2. The Ninth Circuit’s decision conflicts with the First Circuit’s UCS ruling and other courts holding that state IP claims are not barred by Section 230.

3. Congress did not adopt the argument – embraced by the Ninth Circuit – that because state IP laws are not uniform they should not “dictate the contours of [Section 230 immunity].”

Although it understandably did not not delve into the impact of having fifty states’ laws to consider, I thought the Petition was quite persuasive. It surely goes without saying that were the Supreme Court to rule that Section 230 does not immunize state IP claims, we would see more of these types of actions filed, which would presumably result in a (desirable?) chilling-effect on certain online conduct (at least with respect to non-judgment proof companies), especially given the fact that few (any?) states have enacted protections from state IP claims comparable to the DMCA takedown provisions.

One last observation.
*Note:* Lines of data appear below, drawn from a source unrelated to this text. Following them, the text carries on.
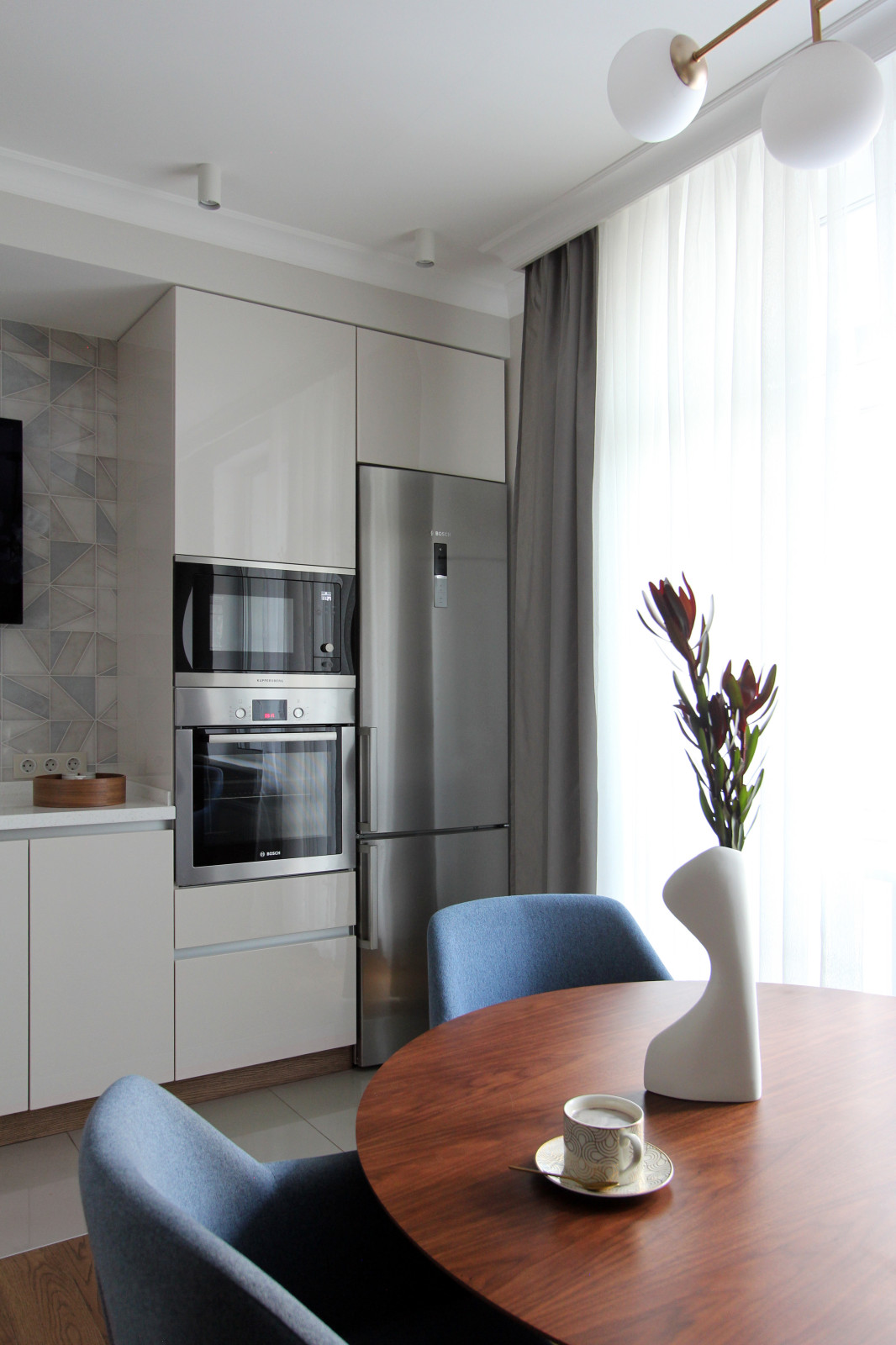 Квартира 117м2 в ЖК "Симоновский"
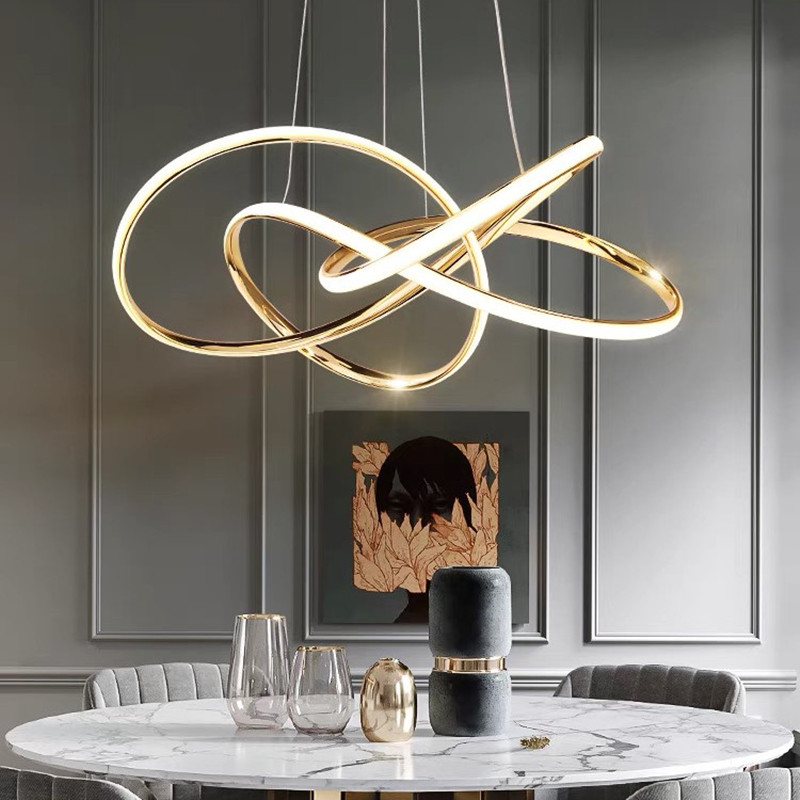 Modern Restaurant Pendant Ligh - Decor Lighting Online ulasan dan harga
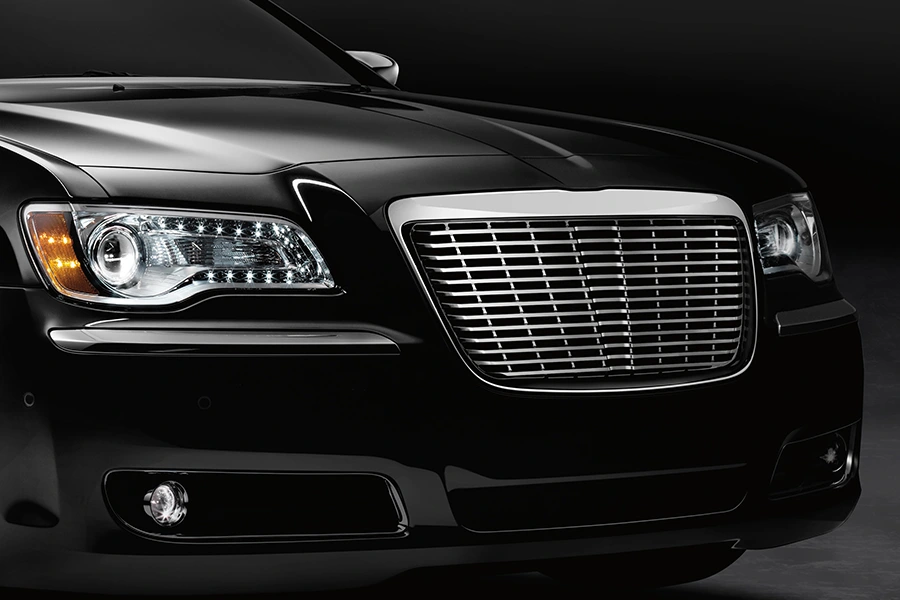 A reixa do automóbil: onde a identidade do deseño se une á precisión da enxeñería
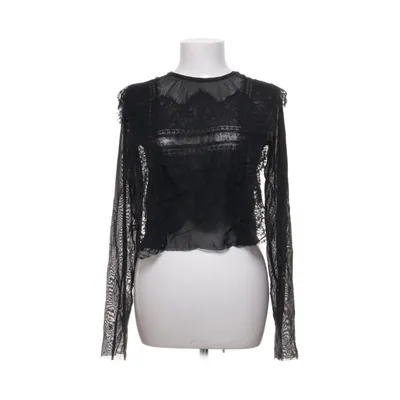 Blouse (Zwart) van Zara Trafaluc
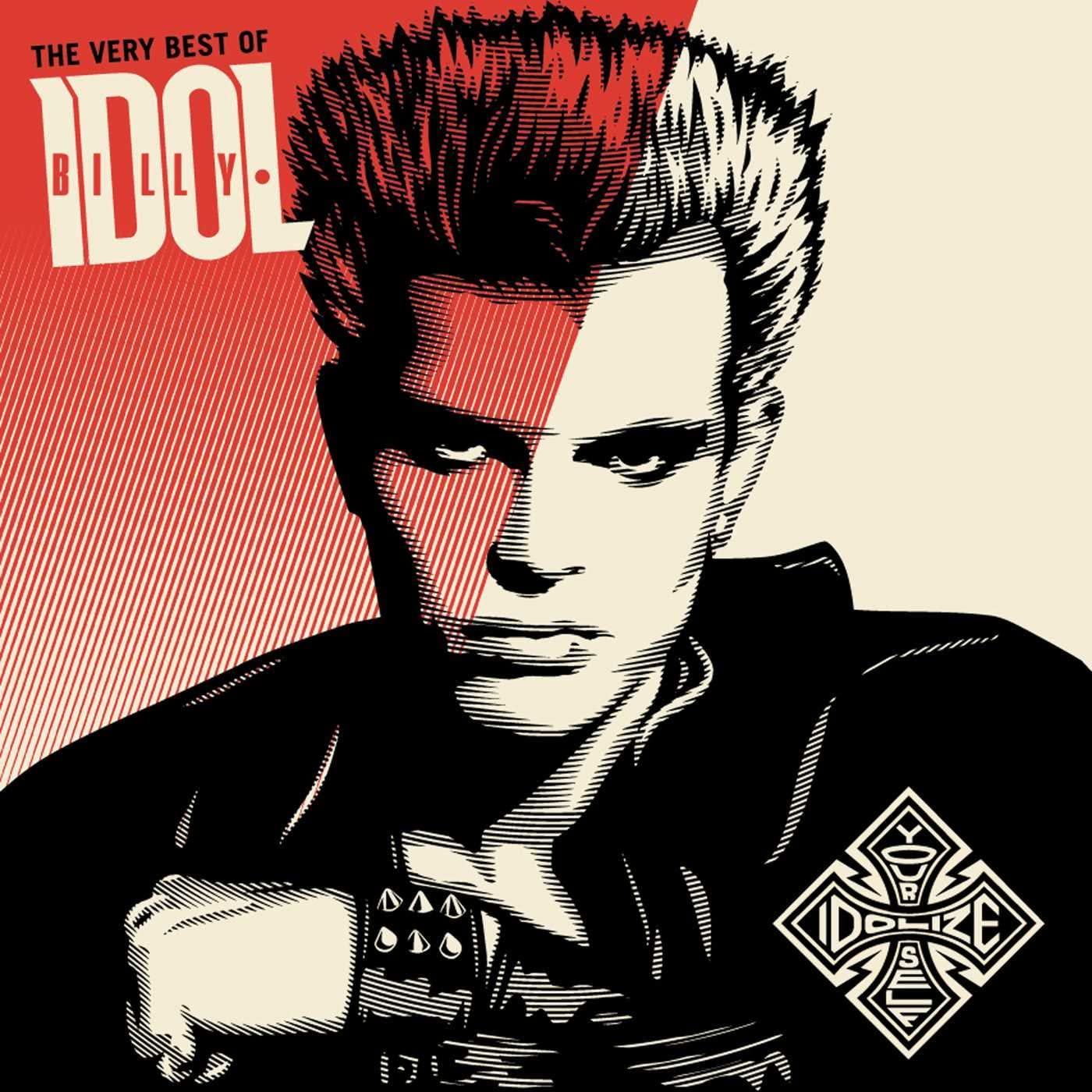 Copertina Vinile 33 giri The Very Best Of [2 LP] di Billy Idol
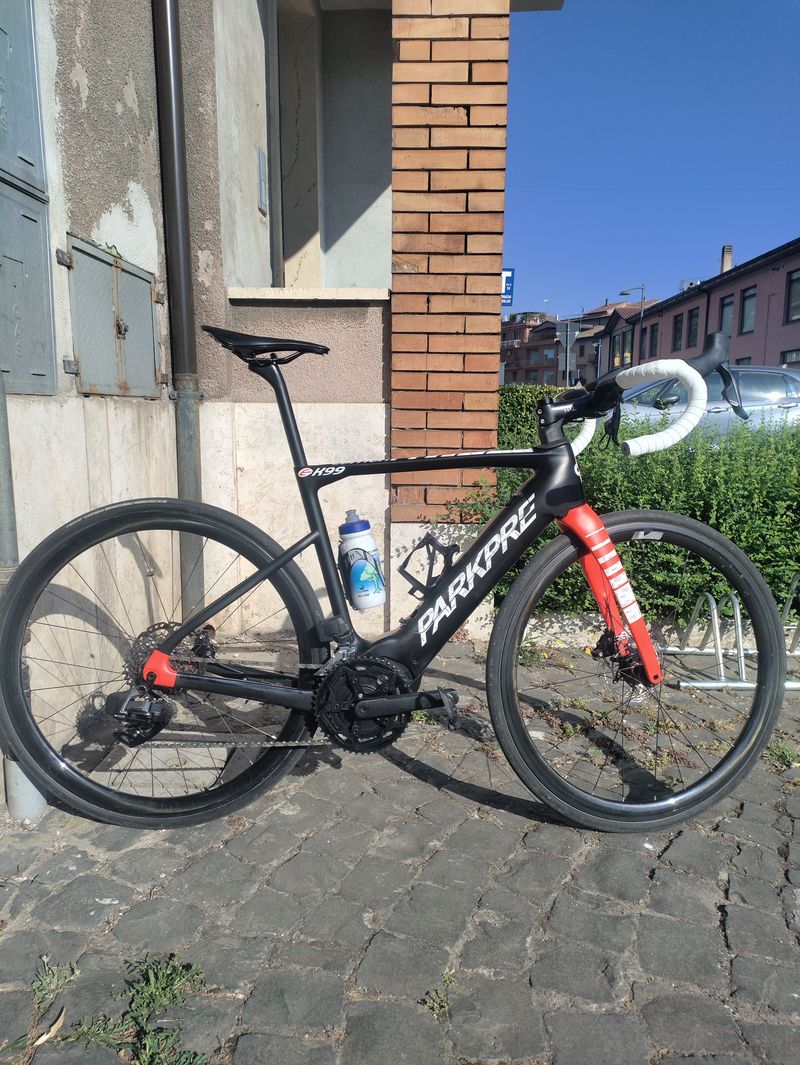 Used Parkpre Bikes E-K99-ML-RIVALAXS-TEAM EDITION GIRO-E D'ITALIA 2022pre 2022 Road & Gravel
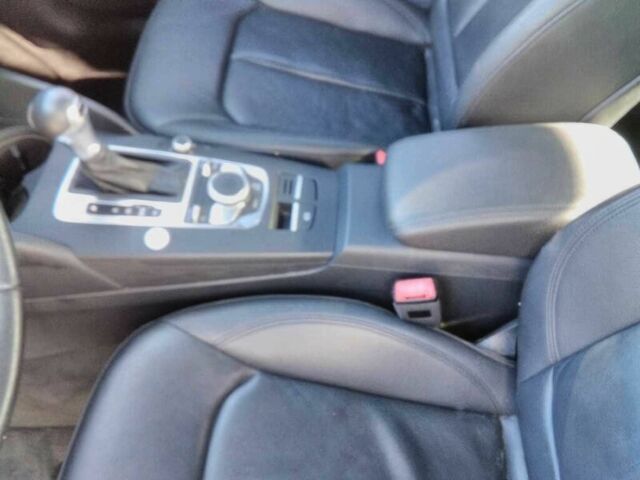 Серый Ауди А3, объемом двигателя 2 л и пробегом 39 тыс. км за 8700 $, фото 7 на Automoto.ua
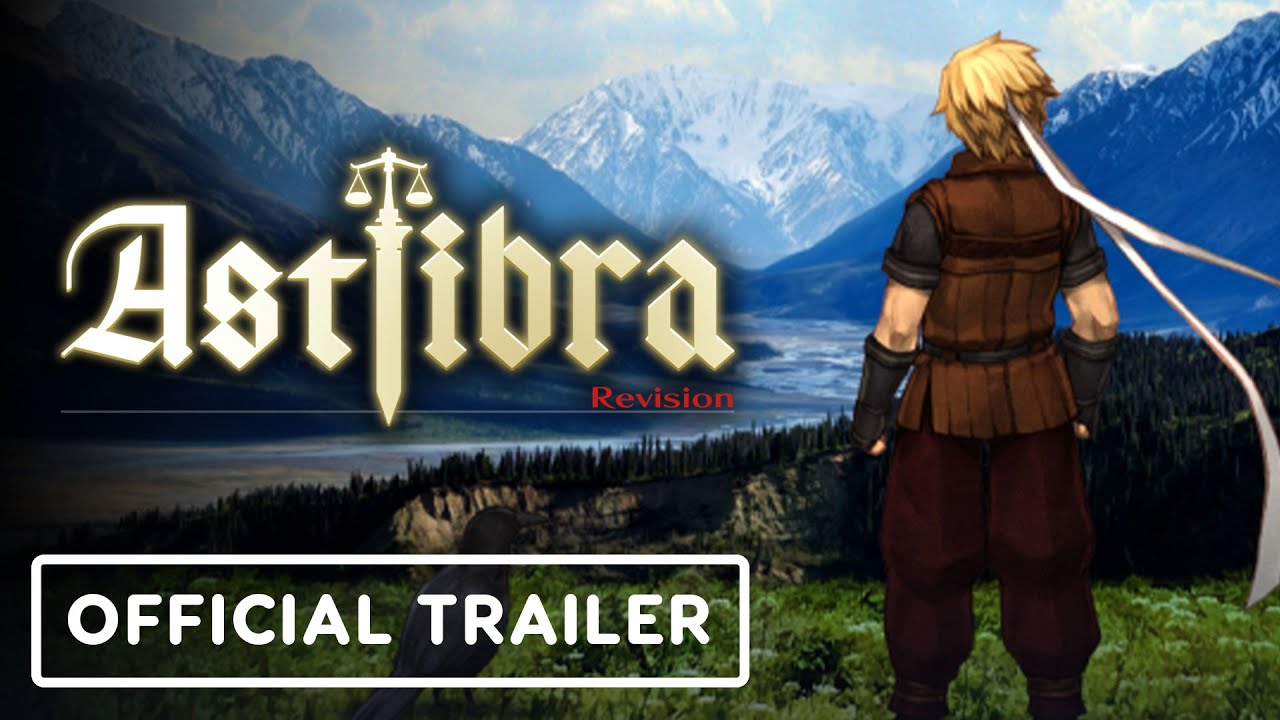 Astlibra Revision trailer thumbnail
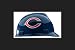 Safety Works NFL Hard Hat, Chicago Bears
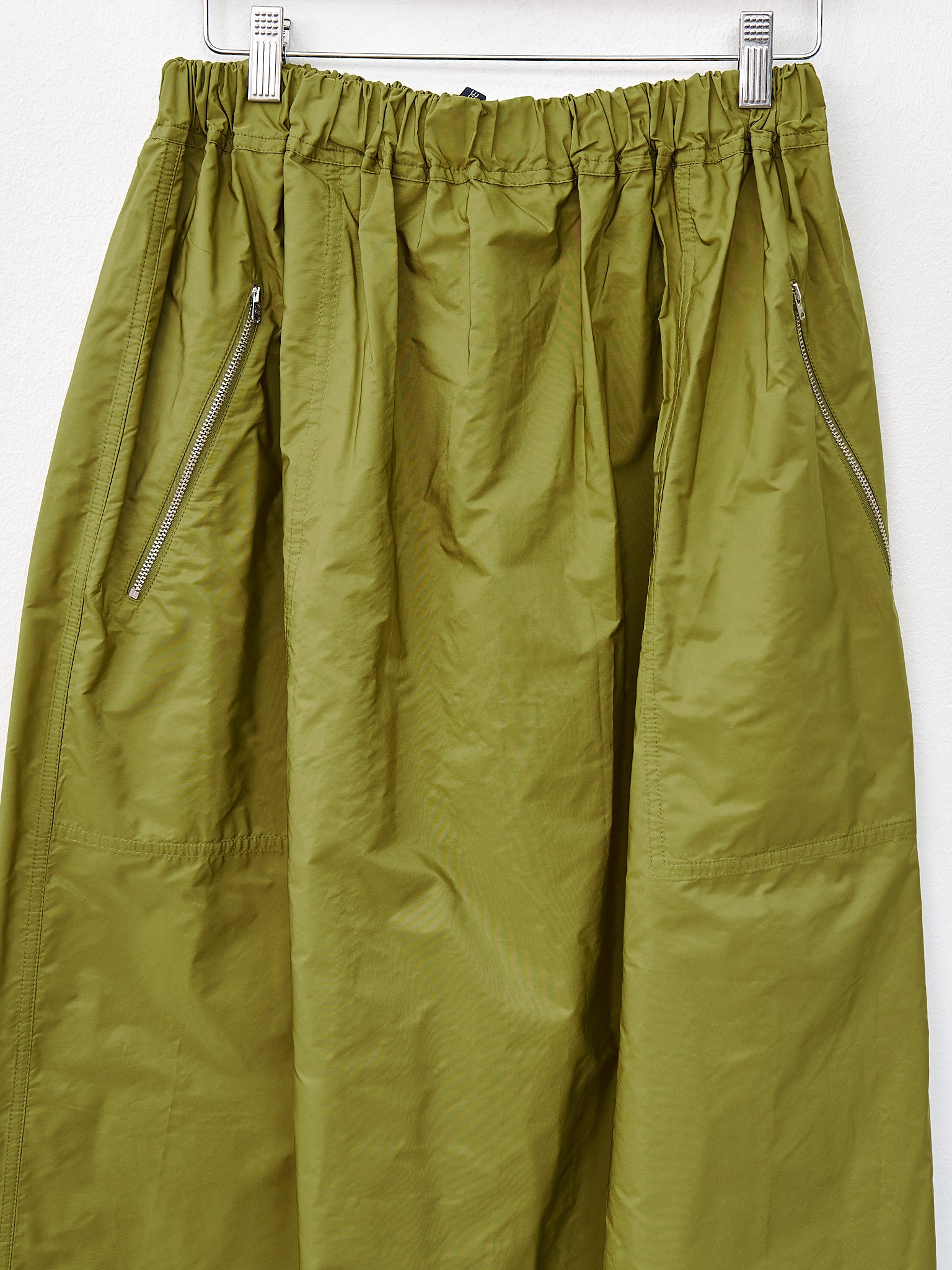 Namu Shop - Sofie D'Hoore Sioux Skirt - Olive Oil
In a footnote, Perfect 10 maintains that, in addition to its rights of publicity and wrongful use of trademark claims, its unfair competition and false advertising claims also “arise under laws pertaining to intellectual property, as they are both based on, among other things, rights of publicity violations.” If another federal appellate court considering the issue rules that Section 230 does not immunize state IP claims, or if the Supreme Court takes this appeal and reverses, online companies and the courts alike will obviously need some guidance as to what constitutes state IP law/claim.

On brief with Mr. Mausner was Daniel J. Cooper, General Counsel for Perfect 10, Inc. Responses to the Petition are due September 28, 2007.